#### Your goal:
Format the stretch of the listing from the line containing "Beginning at furthest" through the line containing "3. green grass @ BBox(0, 0, 300, 199)" as a numbered list, omitting any blank lines.

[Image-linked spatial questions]
'''

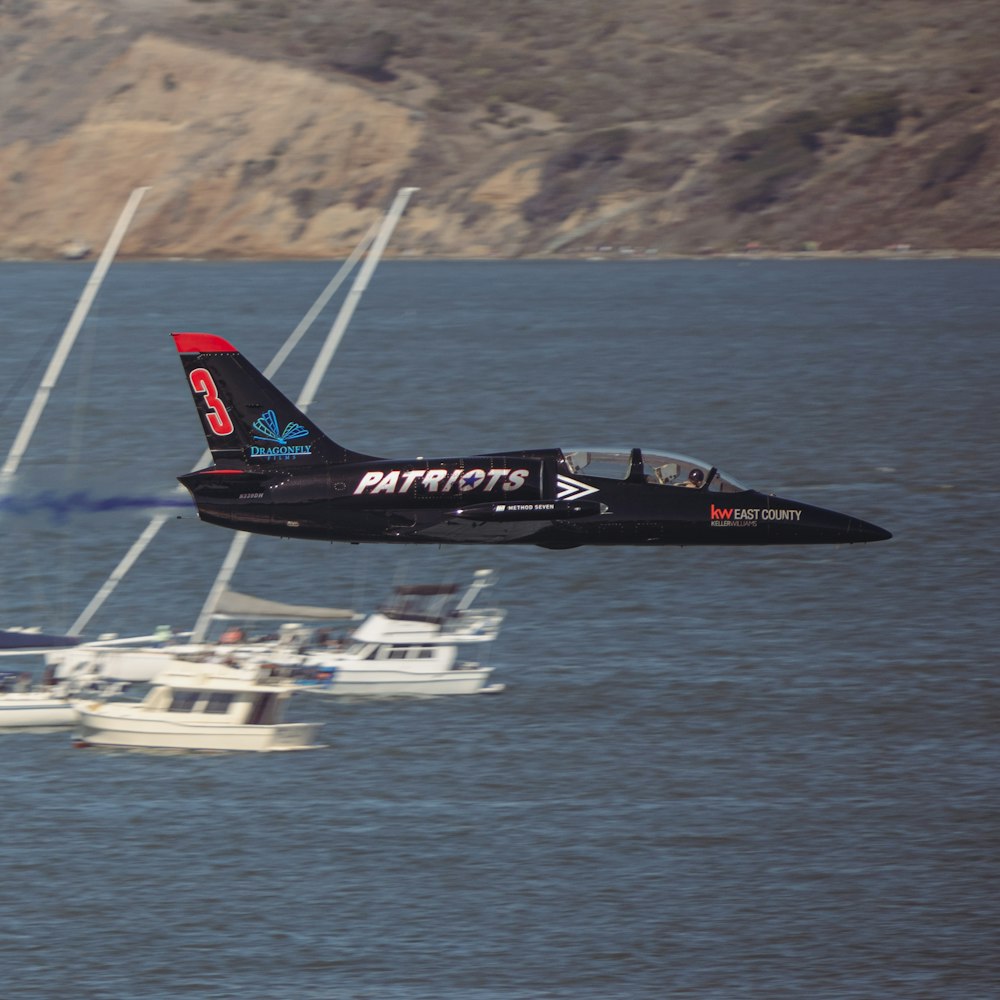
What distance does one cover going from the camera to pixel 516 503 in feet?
171

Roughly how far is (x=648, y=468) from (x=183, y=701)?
22.7 meters

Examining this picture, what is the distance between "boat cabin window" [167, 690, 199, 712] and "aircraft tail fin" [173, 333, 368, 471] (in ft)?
55.4

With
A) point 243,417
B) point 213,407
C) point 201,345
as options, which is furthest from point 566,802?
point 201,345

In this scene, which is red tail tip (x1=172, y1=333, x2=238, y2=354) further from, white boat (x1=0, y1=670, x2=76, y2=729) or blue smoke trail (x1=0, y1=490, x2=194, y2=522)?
white boat (x1=0, y1=670, x2=76, y2=729)

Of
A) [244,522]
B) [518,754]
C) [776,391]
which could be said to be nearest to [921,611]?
[518,754]

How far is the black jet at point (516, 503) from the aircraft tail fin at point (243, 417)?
0.71 metres

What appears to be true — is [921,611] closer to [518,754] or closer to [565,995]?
[518,754]

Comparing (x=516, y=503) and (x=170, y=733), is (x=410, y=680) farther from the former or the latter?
(x=516, y=503)

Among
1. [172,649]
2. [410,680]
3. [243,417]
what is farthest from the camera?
[410,680]

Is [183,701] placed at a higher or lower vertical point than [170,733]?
higher

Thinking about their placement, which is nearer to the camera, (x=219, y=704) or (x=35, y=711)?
(x=219, y=704)

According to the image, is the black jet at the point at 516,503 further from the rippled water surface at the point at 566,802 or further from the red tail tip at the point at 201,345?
the rippled water surface at the point at 566,802

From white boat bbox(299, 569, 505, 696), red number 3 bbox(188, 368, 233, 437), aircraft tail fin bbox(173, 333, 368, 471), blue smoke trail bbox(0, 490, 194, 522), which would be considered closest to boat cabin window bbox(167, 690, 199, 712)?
white boat bbox(299, 569, 505, 696)

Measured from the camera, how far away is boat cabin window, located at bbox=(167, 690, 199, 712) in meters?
68.9
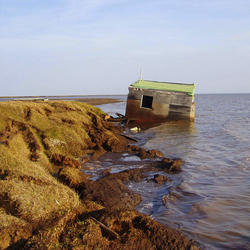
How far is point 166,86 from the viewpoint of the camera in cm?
2595

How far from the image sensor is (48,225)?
424cm

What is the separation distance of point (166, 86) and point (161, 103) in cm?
314

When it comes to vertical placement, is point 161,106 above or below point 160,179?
above

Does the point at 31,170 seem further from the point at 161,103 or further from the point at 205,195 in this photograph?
the point at 161,103

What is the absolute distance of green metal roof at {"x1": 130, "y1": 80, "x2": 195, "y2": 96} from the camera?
932 inches

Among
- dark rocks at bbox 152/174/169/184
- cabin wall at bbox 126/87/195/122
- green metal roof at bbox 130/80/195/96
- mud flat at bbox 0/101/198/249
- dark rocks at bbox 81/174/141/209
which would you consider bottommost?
dark rocks at bbox 81/174/141/209

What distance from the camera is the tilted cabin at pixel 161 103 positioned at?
75.8 feet

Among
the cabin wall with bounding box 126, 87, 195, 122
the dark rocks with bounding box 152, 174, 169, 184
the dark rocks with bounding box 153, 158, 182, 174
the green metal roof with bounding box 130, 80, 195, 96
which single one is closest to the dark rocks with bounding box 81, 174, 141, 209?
the dark rocks with bounding box 152, 174, 169, 184

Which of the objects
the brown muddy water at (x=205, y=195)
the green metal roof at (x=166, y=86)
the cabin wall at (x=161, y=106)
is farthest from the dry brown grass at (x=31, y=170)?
the green metal roof at (x=166, y=86)

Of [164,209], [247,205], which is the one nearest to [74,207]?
[164,209]

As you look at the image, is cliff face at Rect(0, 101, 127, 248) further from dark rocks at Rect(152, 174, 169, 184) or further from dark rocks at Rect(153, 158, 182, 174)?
dark rocks at Rect(153, 158, 182, 174)

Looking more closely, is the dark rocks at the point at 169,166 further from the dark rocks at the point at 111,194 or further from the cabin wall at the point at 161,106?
the cabin wall at the point at 161,106

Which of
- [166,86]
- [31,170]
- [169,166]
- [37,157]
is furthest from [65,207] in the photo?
[166,86]

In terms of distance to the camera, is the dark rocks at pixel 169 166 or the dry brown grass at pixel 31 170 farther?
the dark rocks at pixel 169 166
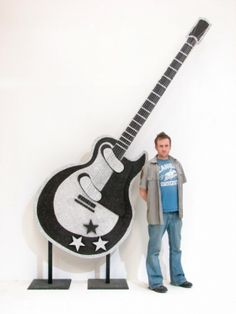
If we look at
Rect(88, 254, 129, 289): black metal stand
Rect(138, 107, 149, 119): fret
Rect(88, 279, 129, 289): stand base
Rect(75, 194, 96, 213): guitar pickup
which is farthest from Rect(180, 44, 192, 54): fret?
Rect(88, 279, 129, 289): stand base

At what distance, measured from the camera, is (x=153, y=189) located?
1963mm

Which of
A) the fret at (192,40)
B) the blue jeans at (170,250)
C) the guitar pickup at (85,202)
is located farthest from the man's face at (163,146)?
the fret at (192,40)

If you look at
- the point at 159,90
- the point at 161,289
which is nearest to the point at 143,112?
the point at 159,90

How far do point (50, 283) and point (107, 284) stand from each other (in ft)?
0.96

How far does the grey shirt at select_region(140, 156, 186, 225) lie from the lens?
6.35 feet

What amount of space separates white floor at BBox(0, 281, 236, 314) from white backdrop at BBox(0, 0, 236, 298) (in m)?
0.20

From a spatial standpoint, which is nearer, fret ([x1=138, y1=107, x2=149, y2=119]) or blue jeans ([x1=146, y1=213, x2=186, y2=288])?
blue jeans ([x1=146, y1=213, x2=186, y2=288])

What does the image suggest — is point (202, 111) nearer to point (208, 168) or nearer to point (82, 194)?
point (208, 168)

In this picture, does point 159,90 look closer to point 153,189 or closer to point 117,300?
point 153,189

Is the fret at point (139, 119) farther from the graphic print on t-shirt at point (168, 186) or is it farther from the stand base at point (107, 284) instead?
the stand base at point (107, 284)

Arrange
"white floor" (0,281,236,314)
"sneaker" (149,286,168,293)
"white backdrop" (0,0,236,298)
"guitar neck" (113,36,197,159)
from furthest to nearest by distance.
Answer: "white backdrop" (0,0,236,298), "guitar neck" (113,36,197,159), "sneaker" (149,286,168,293), "white floor" (0,281,236,314)

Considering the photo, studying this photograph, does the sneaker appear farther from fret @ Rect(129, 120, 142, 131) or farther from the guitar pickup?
fret @ Rect(129, 120, 142, 131)

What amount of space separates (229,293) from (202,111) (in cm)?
98

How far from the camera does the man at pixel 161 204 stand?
195cm
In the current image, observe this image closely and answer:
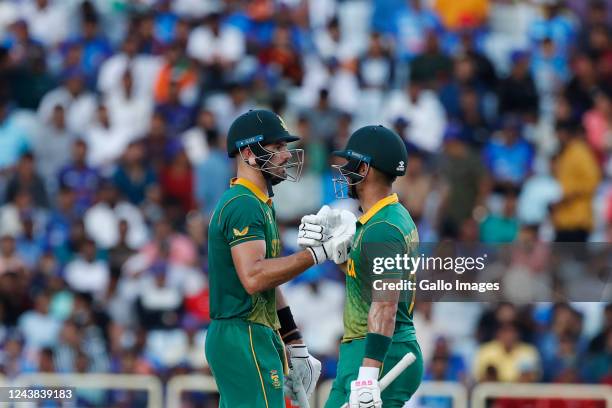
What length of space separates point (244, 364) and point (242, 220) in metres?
0.86

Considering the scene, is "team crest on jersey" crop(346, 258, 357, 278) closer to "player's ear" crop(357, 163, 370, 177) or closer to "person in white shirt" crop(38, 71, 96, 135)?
"player's ear" crop(357, 163, 370, 177)

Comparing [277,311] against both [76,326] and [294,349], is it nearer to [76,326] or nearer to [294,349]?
[294,349]

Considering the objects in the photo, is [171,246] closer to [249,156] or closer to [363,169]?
[249,156]

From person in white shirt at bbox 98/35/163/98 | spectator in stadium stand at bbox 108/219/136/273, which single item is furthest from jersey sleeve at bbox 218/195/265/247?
person in white shirt at bbox 98/35/163/98

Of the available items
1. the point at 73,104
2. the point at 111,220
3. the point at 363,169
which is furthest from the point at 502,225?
the point at 363,169

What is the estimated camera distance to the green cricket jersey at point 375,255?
8367 mm

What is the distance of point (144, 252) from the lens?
15.6m

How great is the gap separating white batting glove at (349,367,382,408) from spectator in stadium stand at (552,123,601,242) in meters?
7.93

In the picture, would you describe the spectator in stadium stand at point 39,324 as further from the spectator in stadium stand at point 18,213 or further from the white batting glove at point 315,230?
the white batting glove at point 315,230

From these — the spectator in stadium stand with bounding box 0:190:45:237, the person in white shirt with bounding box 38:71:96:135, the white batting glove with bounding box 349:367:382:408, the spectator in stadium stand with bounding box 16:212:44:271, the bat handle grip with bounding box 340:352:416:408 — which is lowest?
the white batting glove with bounding box 349:367:382:408

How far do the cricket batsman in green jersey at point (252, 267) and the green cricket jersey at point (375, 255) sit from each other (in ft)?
0.48

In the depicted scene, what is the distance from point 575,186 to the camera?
16125 millimetres

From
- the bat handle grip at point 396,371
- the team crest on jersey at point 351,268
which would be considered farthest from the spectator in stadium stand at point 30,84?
the bat handle grip at point 396,371

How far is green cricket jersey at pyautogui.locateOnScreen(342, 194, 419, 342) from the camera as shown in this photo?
837 cm
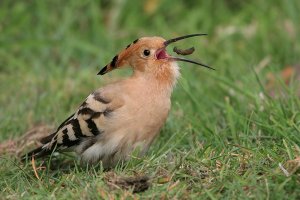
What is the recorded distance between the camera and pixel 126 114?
4082 mm

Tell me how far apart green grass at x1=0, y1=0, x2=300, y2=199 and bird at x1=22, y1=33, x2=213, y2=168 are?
0.46ft

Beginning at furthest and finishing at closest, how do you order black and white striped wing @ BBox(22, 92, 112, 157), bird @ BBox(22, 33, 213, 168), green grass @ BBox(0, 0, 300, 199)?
1. black and white striped wing @ BBox(22, 92, 112, 157)
2. bird @ BBox(22, 33, 213, 168)
3. green grass @ BBox(0, 0, 300, 199)

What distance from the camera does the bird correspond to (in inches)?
161

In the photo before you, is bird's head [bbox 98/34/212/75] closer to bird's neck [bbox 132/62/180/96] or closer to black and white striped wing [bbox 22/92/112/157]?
bird's neck [bbox 132/62/180/96]

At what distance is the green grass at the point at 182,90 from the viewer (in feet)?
11.8

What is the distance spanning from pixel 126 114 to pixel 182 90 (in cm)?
145

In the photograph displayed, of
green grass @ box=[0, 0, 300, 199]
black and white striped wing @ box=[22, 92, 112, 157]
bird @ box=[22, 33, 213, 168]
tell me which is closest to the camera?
green grass @ box=[0, 0, 300, 199]

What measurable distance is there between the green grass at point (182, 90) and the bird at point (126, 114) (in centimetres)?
14

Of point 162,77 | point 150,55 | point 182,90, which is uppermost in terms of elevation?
point 150,55

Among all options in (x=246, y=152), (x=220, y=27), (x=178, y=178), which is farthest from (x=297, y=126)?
(x=220, y=27)

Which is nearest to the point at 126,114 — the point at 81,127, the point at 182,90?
the point at 81,127

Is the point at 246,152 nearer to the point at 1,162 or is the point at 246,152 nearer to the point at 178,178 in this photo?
the point at 178,178

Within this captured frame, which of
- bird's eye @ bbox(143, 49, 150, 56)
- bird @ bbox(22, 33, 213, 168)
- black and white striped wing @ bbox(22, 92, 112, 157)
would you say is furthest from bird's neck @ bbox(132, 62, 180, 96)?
black and white striped wing @ bbox(22, 92, 112, 157)

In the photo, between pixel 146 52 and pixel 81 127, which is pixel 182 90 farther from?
pixel 81 127
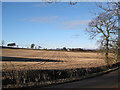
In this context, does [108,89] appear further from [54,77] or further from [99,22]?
[99,22]

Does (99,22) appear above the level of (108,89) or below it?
above

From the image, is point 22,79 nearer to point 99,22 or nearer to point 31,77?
point 31,77

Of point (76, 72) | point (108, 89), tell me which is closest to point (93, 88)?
point (108, 89)

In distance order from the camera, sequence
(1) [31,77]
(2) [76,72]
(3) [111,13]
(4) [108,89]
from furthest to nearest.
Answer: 1. (3) [111,13]
2. (2) [76,72]
3. (1) [31,77]
4. (4) [108,89]

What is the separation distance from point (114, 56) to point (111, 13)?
39.0 ft

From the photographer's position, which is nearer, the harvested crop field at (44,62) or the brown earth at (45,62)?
the harvested crop field at (44,62)

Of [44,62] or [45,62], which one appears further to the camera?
[45,62]

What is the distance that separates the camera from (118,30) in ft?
79.8

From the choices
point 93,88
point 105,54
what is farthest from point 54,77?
point 105,54

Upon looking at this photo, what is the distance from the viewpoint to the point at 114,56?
27078 millimetres

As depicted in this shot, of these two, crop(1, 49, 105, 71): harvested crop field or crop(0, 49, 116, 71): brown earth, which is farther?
crop(0, 49, 116, 71): brown earth

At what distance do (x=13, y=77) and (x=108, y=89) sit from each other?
18.4 ft

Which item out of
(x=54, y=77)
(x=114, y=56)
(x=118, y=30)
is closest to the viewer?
(x=54, y=77)

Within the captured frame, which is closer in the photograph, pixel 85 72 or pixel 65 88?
pixel 65 88
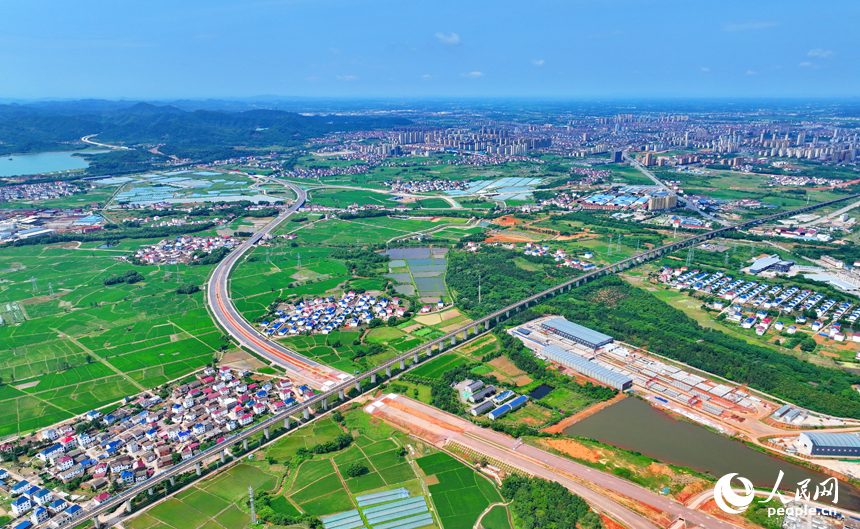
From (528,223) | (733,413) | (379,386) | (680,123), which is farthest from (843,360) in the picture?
(680,123)

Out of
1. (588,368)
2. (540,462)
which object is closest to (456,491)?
(540,462)

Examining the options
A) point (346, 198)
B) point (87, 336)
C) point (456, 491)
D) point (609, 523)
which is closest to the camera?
point (609, 523)

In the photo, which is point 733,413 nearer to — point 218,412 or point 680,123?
point 218,412

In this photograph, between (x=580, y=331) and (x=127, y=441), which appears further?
(x=580, y=331)

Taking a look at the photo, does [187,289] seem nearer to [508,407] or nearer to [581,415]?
[508,407]

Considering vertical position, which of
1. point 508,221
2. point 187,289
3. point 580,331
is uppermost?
point 508,221

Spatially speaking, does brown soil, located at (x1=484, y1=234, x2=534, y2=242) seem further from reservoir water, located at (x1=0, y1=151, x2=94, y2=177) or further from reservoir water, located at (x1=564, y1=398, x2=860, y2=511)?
reservoir water, located at (x1=0, y1=151, x2=94, y2=177)

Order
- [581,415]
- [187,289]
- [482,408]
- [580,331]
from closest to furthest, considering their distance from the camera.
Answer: [581,415], [482,408], [580,331], [187,289]

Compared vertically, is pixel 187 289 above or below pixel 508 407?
above

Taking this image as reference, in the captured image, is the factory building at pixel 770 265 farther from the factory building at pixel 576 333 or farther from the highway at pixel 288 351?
the factory building at pixel 576 333

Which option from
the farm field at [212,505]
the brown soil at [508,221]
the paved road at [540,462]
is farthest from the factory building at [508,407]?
the brown soil at [508,221]
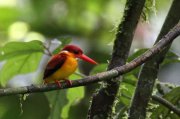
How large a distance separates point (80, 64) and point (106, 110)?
7.57 ft

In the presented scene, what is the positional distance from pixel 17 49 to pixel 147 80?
0.77m

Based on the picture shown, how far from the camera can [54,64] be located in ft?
8.98

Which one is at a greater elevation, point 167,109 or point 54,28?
point 54,28

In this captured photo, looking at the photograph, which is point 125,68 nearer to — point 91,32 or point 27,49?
point 27,49

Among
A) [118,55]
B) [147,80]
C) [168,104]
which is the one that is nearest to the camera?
[118,55]

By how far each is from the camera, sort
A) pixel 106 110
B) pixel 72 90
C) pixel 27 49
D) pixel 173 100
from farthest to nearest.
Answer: pixel 72 90 → pixel 27 49 → pixel 173 100 → pixel 106 110

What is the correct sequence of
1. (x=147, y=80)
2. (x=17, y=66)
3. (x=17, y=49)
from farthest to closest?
(x=17, y=66)
(x=17, y=49)
(x=147, y=80)

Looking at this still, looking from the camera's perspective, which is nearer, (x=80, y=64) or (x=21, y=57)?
(x=21, y=57)

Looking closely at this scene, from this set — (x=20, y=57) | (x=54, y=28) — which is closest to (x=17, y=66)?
(x=20, y=57)

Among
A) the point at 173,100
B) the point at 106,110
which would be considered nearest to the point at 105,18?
the point at 173,100

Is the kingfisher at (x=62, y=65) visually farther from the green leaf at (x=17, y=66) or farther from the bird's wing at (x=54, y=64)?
the green leaf at (x=17, y=66)

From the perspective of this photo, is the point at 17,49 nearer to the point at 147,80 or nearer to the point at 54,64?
the point at 54,64

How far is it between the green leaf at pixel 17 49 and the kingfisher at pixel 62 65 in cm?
10

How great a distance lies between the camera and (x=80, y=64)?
14.9ft
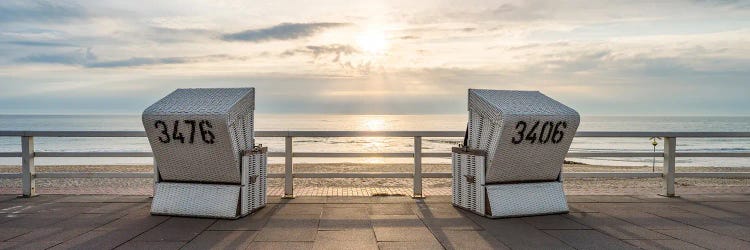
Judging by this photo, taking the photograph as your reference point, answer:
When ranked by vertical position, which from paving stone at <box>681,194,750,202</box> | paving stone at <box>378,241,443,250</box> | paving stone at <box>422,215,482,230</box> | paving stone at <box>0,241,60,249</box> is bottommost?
paving stone at <box>681,194,750,202</box>

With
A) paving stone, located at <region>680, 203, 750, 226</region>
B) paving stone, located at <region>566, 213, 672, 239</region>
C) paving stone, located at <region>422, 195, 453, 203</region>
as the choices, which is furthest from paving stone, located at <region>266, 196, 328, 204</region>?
paving stone, located at <region>680, 203, 750, 226</region>

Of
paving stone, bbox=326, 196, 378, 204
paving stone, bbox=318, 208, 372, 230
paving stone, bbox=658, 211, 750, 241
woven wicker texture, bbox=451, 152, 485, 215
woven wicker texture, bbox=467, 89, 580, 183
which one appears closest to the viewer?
paving stone, bbox=658, 211, 750, 241

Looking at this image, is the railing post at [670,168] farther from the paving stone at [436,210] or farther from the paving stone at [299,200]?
the paving stone at [299,200]

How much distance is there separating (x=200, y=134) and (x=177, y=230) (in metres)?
1.23

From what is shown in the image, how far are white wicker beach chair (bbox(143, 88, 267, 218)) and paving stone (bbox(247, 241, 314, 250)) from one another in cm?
146

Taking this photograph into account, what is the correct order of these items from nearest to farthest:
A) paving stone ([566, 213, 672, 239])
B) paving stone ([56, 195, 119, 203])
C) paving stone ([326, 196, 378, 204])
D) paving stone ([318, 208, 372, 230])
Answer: paving stone ([566, 213, 672, 239]) < paving stone ([318, 208, 372, 230]) < paving stone ([326, 196, 378, 204]) < paving stone ([56, 195, 119, 203])

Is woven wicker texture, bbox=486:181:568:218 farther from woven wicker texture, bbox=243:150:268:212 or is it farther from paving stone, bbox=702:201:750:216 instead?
woven wicker texture, bbox=243:150:268:212

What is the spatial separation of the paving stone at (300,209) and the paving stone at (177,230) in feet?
3.47

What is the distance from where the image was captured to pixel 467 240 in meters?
5.84

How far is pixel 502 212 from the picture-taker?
23.3ft

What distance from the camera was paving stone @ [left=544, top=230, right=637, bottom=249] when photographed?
560 centimetres

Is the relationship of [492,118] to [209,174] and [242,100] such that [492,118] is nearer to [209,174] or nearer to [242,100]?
[242,100]

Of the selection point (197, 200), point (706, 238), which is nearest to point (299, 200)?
point (197, 200)

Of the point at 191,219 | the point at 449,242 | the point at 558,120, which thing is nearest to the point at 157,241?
the point at 191,219
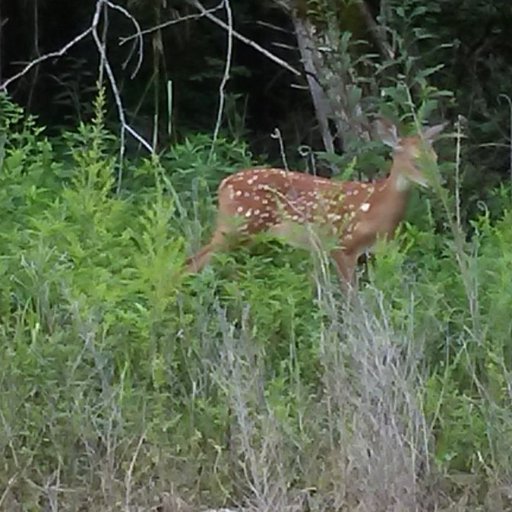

'''

#### The completed task:
1. Beginning at furthest and finishing at closest, how do you order black and white striped wing @ BBox(22, 92, 112, 157), bird @ BBox(22, 33, 213, 168), green grass @ BBox(0, 0, 300, 199)?
2. 1. black and white striped wing @ BBox(22, 92, 112, 157)
3. 2. bird @ BBox(22, 33, 213, 168)
4. 3. green grass @ BBox(0, 0, 300, 199)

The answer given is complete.